start Supplied data

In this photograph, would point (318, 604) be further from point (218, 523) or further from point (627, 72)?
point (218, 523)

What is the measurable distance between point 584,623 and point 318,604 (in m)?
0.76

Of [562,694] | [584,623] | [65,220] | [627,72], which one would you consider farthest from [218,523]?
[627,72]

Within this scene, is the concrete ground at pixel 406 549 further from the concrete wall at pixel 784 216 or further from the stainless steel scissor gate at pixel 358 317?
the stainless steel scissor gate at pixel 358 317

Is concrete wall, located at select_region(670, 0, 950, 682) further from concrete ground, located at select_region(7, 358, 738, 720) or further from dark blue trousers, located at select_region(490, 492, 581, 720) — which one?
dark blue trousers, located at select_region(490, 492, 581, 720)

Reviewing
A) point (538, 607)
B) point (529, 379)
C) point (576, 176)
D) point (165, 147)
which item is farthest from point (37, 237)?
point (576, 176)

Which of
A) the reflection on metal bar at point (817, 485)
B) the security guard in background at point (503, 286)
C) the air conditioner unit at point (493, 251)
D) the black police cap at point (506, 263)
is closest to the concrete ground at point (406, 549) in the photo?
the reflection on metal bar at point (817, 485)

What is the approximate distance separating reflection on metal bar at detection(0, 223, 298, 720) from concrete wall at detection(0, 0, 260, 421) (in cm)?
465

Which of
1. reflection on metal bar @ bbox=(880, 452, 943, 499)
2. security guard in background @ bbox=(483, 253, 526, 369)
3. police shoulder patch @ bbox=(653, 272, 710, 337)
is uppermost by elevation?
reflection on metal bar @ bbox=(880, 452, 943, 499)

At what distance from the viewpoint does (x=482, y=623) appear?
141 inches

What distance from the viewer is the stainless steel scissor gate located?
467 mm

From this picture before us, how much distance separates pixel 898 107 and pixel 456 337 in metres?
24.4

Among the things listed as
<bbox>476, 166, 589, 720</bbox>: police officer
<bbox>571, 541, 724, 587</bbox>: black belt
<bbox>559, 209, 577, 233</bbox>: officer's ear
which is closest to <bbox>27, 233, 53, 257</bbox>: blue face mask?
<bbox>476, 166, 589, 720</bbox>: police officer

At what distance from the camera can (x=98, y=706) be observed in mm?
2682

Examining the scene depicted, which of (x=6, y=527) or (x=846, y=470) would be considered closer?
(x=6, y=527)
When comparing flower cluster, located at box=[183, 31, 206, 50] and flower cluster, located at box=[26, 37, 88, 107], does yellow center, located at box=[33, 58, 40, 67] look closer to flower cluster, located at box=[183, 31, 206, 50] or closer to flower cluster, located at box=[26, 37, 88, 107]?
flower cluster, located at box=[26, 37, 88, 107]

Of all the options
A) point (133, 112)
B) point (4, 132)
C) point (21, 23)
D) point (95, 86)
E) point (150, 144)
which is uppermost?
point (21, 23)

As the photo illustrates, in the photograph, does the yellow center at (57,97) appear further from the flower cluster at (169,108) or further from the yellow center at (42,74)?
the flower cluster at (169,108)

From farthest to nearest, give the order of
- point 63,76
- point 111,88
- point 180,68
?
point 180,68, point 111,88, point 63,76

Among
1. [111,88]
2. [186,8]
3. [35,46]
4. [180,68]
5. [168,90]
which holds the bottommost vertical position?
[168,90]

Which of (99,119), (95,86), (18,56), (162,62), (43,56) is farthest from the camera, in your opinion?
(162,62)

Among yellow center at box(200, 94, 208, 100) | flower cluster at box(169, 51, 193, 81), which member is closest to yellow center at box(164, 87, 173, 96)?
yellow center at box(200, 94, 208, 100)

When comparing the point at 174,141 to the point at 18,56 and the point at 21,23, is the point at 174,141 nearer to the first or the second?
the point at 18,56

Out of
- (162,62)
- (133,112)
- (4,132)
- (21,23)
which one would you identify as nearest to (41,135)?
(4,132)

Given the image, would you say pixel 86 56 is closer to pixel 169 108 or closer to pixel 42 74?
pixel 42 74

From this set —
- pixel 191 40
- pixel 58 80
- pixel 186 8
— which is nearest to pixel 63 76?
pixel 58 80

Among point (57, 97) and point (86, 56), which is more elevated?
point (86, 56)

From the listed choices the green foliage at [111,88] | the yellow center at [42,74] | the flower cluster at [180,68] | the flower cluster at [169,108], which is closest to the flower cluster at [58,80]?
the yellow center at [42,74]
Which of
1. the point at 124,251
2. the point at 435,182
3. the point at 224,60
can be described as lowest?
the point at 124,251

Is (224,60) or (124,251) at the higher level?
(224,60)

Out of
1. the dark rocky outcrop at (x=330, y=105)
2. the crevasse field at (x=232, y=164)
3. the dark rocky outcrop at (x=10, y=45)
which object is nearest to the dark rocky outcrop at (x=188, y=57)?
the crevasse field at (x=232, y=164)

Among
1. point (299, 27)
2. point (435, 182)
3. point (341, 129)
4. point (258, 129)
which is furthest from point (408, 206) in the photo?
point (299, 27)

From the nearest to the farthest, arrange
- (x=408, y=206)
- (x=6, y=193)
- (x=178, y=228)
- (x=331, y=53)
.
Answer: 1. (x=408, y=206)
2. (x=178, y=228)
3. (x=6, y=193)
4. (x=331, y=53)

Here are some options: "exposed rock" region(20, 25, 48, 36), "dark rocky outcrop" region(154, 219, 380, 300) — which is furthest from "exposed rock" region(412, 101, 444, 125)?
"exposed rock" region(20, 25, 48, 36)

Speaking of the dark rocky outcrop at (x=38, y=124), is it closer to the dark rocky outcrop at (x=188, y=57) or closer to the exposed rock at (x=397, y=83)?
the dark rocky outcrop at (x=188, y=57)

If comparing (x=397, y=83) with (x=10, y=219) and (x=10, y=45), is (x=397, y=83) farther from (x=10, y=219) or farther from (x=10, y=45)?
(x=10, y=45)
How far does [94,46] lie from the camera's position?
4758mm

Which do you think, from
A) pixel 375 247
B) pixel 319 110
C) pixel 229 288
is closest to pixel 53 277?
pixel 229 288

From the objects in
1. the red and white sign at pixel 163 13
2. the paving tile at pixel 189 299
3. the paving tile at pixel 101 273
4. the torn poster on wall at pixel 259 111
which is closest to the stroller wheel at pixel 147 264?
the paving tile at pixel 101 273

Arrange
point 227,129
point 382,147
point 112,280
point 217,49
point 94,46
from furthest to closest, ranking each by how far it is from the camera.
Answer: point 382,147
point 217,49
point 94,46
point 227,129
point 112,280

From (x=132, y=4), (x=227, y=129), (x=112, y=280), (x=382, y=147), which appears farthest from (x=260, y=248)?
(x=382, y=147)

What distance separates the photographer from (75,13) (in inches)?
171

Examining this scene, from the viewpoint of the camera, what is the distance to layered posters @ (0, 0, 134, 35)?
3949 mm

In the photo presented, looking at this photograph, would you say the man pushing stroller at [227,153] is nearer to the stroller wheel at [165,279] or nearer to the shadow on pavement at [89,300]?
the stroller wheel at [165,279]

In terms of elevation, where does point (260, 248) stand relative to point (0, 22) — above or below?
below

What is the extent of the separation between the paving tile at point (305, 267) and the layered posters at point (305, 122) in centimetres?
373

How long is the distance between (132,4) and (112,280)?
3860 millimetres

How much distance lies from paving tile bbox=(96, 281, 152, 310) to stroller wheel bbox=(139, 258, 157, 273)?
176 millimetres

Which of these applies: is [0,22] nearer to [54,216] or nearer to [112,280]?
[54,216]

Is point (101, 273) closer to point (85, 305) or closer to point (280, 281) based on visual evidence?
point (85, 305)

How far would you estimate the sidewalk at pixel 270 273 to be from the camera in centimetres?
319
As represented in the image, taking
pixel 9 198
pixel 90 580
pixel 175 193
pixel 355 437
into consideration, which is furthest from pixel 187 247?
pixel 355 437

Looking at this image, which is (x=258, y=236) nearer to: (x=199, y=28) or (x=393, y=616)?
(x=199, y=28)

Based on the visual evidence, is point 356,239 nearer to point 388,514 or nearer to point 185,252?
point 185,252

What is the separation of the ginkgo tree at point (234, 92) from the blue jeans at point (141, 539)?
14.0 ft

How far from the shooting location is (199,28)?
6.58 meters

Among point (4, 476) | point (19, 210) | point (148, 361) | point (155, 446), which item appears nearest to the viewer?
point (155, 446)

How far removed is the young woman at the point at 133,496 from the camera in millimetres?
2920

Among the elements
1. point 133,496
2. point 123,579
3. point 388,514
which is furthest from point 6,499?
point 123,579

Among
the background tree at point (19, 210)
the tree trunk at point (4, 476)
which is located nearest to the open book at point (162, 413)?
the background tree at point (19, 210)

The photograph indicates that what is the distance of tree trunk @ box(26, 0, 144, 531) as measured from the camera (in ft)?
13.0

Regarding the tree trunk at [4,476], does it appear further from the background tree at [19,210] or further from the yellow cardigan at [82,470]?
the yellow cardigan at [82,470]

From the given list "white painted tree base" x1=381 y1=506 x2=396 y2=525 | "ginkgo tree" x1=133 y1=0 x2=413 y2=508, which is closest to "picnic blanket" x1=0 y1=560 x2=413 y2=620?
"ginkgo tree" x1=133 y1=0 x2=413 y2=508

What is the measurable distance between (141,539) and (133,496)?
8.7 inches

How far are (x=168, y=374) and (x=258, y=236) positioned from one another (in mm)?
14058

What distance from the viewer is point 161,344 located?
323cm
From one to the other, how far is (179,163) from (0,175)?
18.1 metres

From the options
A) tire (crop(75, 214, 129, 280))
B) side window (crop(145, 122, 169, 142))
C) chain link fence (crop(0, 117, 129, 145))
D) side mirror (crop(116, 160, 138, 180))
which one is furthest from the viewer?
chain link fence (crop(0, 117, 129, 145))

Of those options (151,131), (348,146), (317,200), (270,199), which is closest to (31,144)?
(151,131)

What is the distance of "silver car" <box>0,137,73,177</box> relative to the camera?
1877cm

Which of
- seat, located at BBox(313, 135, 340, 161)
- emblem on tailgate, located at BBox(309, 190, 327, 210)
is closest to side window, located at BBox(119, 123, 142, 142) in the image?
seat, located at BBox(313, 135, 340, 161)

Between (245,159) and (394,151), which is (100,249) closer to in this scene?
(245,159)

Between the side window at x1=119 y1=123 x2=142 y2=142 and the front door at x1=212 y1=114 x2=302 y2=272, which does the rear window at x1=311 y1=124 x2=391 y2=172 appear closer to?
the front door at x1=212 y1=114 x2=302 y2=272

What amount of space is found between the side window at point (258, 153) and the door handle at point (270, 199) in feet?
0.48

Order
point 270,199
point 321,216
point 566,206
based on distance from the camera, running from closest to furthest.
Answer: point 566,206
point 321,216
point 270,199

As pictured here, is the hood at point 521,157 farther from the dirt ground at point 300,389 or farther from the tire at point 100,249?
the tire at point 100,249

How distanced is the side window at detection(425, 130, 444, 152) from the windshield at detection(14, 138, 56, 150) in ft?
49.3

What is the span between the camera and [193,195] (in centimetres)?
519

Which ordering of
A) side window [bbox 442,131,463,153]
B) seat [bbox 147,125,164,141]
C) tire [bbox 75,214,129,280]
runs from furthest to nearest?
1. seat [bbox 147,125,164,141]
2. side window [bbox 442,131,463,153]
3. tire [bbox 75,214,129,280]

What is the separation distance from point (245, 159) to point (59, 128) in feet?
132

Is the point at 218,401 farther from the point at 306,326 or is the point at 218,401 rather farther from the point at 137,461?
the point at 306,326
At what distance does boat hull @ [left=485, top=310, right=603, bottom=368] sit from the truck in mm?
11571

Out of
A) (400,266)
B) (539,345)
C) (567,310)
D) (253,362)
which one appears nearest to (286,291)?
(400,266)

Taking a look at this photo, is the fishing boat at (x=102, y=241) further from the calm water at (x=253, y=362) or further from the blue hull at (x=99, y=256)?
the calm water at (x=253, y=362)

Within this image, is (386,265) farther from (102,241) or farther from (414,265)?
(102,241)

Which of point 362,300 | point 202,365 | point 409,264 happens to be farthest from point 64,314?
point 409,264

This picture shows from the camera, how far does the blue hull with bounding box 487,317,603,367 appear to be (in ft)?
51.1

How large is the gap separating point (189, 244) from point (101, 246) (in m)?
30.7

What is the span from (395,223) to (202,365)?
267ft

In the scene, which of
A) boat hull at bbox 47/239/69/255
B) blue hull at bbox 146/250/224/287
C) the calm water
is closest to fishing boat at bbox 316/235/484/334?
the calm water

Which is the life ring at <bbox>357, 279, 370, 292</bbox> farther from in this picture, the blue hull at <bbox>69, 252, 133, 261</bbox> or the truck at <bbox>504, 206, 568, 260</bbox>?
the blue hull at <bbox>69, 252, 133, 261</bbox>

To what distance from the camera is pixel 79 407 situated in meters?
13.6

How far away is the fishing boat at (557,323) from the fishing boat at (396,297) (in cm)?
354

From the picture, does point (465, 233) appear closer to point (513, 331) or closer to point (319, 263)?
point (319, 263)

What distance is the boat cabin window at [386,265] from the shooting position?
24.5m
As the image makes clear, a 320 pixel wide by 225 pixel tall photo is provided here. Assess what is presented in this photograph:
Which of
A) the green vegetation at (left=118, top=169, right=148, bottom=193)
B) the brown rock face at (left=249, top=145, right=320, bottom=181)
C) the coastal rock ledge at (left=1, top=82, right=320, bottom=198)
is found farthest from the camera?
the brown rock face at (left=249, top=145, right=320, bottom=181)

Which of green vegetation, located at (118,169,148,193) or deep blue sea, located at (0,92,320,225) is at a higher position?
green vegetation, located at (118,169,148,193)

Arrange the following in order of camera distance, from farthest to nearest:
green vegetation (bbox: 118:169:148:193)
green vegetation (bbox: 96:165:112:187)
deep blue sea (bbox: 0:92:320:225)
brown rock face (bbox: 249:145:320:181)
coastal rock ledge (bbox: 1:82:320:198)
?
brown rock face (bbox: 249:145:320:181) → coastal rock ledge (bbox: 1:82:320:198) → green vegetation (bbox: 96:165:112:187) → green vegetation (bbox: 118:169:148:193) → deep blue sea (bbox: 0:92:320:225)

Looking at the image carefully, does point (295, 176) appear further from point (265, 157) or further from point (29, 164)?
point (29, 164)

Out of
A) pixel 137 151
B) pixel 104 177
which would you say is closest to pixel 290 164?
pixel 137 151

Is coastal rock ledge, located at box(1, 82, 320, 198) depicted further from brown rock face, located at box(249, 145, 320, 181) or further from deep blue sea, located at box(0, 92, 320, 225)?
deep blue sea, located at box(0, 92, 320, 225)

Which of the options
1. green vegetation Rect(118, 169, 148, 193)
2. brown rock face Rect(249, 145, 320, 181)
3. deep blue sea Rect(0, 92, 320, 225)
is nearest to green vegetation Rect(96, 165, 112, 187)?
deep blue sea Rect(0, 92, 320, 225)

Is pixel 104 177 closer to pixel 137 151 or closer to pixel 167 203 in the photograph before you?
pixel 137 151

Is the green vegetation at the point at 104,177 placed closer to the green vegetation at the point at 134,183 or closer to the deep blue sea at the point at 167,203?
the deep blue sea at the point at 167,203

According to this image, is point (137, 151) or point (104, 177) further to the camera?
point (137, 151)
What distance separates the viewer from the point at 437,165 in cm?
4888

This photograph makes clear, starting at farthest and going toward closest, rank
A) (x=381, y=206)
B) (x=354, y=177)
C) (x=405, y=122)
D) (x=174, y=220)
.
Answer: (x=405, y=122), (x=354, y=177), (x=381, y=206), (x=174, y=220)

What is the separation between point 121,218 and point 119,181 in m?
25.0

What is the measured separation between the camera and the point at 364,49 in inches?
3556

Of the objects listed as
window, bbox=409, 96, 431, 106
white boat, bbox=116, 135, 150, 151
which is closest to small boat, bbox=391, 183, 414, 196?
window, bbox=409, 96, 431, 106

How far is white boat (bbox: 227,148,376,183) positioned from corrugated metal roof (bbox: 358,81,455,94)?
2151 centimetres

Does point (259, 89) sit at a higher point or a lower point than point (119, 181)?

end Supplied data

Copy the lines from the one containing "Of the objects listed as" through the end of the entries, unchanged.

Reply
Of the objects listed as
window, bbox=409, 96, 431, 106
white boat, bbox=116, 135, 150, 151
which is closest to small boat, bbox=391, 183, 414, 196?
window, bbox=409, 96, 431, 106

How far is white boat (bbox: 227,148,376,183) positioned from corrugated metal roof (bbox: 358,81,455,94)?
2151 centimetres

Does point (259, 89) sit at a higher point or a lower point than point (119, 181)?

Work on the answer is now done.